An endorsement from Baker, who has strong name recognition and was making his second bid for the office, was sought by all the Democratic candidates, particularly Comptroller Peter Franchot, best-selling author and former nonprofit chief Wes Moore and former U.S. labor secretary Tom Perez, who are locked in a statistical three-way tie for the Democratic nomination, according to fresh polling from Goucher College.

DeMarinis said public financing has been available in Maryland for decades but, in practice, it is in its infancy. Maryland is one of 14 states that have some form of public financing. Baker was limited to donations of $250 to receive state funds. Only three other statewide candidates in recent years (then-businessman Hogan and former delegate Heather Mizuer in 2014 and former senator Richard Madaleno in 2018) have used it.

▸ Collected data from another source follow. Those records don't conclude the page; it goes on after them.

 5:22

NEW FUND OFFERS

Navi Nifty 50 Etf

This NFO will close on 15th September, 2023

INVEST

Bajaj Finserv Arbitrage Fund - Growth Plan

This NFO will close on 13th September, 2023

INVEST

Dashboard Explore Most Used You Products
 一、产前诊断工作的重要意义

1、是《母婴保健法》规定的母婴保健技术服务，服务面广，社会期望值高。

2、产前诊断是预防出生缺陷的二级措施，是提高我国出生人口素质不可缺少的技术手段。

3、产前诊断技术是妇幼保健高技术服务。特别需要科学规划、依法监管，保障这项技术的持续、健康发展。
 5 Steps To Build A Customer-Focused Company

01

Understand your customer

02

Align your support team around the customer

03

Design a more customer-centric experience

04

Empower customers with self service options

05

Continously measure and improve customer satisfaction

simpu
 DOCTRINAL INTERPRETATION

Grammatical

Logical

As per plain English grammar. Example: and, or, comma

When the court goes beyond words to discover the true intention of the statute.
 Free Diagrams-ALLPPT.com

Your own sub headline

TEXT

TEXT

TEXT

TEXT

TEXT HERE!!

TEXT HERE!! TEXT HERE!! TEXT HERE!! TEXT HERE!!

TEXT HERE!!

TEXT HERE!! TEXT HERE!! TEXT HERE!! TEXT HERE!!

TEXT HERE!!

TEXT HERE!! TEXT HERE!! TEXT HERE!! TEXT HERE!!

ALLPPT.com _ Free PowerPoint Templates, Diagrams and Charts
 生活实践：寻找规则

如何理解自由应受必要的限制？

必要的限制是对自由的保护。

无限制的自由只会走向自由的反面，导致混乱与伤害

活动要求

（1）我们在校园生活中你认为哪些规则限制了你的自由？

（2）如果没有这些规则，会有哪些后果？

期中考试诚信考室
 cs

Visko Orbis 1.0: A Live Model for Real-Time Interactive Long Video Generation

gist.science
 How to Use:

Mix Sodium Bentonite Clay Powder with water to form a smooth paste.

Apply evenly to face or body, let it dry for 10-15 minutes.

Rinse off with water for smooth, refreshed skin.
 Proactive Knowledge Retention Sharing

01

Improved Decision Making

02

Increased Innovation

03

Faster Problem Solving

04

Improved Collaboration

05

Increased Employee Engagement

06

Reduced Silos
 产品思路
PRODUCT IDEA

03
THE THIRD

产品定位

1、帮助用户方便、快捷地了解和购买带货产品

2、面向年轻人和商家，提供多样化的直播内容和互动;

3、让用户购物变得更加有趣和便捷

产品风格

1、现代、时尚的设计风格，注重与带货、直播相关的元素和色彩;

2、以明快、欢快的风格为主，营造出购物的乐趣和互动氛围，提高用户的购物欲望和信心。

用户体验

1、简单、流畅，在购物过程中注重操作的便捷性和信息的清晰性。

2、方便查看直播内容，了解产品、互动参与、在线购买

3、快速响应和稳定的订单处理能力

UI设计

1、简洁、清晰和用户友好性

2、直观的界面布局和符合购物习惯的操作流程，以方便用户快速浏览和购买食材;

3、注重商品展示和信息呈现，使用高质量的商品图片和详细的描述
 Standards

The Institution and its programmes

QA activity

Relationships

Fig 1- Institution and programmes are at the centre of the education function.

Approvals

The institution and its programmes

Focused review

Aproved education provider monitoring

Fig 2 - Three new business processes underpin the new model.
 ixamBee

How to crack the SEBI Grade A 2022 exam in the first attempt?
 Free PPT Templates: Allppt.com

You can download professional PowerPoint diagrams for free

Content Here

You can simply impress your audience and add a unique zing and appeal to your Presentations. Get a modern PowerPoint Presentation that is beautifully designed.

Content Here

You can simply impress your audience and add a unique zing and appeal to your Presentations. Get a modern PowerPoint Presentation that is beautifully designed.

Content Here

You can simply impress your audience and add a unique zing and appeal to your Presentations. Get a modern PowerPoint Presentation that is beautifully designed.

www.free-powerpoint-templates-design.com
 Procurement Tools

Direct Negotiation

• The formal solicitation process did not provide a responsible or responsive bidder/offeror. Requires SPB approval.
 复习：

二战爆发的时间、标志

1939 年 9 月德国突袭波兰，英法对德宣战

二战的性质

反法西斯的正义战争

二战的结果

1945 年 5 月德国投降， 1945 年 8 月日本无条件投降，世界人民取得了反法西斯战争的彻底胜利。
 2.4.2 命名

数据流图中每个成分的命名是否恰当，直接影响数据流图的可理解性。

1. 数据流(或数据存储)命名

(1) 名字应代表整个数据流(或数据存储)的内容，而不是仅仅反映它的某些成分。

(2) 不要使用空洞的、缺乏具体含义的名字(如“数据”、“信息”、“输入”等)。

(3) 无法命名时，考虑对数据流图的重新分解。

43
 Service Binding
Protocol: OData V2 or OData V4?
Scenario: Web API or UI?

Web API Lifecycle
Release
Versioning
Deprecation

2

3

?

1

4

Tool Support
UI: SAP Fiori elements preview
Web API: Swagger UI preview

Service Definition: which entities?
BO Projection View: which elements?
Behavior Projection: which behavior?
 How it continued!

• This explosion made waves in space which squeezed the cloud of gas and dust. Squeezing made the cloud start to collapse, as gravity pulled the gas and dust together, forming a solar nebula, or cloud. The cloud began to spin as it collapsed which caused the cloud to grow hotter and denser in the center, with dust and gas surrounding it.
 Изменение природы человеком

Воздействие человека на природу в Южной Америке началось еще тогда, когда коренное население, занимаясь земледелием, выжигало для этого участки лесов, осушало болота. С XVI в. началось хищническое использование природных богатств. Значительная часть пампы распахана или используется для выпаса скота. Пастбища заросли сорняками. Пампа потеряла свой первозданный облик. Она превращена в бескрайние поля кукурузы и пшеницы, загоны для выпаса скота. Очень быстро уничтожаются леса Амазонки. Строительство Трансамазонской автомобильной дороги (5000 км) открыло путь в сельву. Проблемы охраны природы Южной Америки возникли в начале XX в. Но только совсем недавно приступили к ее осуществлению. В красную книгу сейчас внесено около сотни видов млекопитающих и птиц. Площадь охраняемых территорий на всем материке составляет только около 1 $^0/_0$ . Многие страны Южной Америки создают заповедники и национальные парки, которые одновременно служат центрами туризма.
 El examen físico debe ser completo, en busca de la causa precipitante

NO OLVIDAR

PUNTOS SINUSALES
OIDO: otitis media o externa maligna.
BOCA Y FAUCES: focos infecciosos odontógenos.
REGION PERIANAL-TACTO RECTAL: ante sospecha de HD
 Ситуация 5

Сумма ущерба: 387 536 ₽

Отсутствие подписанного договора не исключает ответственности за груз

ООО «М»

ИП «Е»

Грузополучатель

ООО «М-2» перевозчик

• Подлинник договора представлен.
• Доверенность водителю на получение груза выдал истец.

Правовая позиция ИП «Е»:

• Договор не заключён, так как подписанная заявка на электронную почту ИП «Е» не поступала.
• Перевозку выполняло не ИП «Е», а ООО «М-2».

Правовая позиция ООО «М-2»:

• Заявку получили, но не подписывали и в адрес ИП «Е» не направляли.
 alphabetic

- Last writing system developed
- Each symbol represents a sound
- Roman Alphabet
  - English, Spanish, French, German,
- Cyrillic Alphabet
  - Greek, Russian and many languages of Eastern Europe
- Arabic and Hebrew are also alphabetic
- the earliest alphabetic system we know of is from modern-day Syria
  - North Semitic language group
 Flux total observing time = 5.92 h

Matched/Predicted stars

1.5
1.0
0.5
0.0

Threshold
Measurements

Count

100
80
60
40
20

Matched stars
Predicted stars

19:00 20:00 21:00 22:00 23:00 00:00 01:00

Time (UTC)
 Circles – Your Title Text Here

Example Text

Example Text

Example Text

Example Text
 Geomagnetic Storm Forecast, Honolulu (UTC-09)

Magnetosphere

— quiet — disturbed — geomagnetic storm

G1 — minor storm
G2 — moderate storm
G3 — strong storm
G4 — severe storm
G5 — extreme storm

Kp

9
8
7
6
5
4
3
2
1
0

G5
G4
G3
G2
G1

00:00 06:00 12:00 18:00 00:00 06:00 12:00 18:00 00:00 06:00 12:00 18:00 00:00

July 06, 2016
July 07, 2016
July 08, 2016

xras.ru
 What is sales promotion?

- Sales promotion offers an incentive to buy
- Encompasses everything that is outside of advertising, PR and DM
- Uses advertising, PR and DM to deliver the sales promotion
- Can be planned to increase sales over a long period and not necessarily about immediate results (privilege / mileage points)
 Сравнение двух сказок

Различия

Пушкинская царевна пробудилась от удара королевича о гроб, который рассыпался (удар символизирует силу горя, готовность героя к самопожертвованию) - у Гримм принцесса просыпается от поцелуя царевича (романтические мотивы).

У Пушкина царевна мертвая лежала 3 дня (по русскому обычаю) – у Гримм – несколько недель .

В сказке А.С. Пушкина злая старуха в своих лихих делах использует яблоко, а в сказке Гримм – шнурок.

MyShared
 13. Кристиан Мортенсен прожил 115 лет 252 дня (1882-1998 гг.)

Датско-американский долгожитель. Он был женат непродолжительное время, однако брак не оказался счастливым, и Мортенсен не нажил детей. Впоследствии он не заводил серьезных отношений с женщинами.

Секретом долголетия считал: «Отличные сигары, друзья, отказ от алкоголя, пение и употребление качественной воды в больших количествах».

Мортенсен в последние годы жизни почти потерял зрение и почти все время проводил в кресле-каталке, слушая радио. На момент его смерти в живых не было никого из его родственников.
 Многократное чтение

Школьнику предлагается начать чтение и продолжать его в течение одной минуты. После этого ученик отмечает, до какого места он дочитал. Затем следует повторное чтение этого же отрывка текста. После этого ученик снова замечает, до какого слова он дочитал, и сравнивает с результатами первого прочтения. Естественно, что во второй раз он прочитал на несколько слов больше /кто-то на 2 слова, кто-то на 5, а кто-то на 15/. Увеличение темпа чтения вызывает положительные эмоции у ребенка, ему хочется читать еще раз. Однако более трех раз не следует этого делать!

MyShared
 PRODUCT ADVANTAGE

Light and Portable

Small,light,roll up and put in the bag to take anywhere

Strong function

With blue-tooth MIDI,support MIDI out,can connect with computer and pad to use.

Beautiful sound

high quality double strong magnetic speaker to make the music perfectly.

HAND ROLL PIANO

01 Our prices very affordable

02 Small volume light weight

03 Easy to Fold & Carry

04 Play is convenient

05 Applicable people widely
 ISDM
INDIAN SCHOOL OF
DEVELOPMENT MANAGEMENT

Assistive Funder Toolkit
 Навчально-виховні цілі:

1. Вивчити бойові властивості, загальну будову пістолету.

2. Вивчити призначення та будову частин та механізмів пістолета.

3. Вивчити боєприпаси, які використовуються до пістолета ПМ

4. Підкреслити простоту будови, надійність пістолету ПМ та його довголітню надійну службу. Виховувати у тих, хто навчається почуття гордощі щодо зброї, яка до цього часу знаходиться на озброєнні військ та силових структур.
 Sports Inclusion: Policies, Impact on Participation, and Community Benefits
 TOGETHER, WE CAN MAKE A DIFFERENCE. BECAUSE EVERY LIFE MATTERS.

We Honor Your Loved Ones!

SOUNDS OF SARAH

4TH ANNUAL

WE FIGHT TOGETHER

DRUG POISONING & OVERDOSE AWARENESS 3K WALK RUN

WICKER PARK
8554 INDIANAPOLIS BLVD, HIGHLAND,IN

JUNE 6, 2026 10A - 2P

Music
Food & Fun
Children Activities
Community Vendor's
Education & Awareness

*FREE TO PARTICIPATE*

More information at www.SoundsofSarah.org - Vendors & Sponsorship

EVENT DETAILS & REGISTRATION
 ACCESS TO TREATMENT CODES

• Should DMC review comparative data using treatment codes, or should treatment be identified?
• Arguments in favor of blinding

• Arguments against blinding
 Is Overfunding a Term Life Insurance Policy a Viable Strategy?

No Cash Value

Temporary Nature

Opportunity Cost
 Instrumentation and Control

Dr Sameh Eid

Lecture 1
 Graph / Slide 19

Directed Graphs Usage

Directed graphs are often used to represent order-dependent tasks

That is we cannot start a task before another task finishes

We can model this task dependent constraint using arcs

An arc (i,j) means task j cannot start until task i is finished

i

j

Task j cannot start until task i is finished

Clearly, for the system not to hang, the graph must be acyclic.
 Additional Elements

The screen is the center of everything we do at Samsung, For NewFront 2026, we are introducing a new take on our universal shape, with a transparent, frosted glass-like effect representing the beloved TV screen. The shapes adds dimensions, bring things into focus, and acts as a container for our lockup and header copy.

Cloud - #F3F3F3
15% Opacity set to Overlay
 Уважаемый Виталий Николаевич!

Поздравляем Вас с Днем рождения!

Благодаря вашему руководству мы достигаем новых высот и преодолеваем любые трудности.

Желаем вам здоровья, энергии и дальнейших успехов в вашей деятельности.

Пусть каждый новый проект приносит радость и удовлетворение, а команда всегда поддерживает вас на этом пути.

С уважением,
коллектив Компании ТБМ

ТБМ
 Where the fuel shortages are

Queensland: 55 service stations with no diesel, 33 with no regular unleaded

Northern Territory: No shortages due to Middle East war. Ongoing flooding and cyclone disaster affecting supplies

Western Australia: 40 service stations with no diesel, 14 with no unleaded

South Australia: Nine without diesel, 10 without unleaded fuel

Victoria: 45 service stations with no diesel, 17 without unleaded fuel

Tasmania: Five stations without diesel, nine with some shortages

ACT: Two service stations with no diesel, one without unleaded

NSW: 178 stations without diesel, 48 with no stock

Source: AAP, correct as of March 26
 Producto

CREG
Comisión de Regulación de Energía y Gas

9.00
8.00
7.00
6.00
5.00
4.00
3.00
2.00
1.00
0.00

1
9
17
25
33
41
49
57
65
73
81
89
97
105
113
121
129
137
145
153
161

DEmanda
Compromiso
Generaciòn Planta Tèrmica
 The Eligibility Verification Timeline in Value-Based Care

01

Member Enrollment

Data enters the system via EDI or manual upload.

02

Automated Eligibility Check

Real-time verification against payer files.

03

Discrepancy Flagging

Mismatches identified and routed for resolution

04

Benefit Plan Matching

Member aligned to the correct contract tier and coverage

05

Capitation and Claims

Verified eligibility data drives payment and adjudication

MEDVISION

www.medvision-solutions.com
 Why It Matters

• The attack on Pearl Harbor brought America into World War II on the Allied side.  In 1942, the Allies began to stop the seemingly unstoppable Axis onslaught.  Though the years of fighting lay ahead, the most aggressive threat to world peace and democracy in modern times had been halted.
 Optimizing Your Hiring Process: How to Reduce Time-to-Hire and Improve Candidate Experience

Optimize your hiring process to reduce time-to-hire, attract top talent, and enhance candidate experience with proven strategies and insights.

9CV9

None suspended their campaigns or dropped out of their races.

DeMarinis raised concerns about the integrity of the system, which puts most candidates at a financial disadvantage over those with deep-pocketed donors but is also seen as a way to get the process away from large donors and special interests.

“The integrity of the system is paramount with the idea that public funds are used for legitimate electorate purposes and not potential gamesmanship,” he said. “We have to make sure the integrity of the program and its viability for future elections will remain.”

According to the state Board of Elections, Baker is still in the race.

A spokesman for Baker did not return calls for comment.

DeMarinis said he contacted the campaign shortly after Baker’s announcement earlier this month and was told that the campaign was still active and seeking viability. “My understanding from the campaign is that they are still trying to win the nomination,” DeMarinis said. “He didn’t drop out.”

Baker filed a request last week seeking state funds and a $21,000 check from the state public financing system was recently processed to the campaign, DeMarinis said.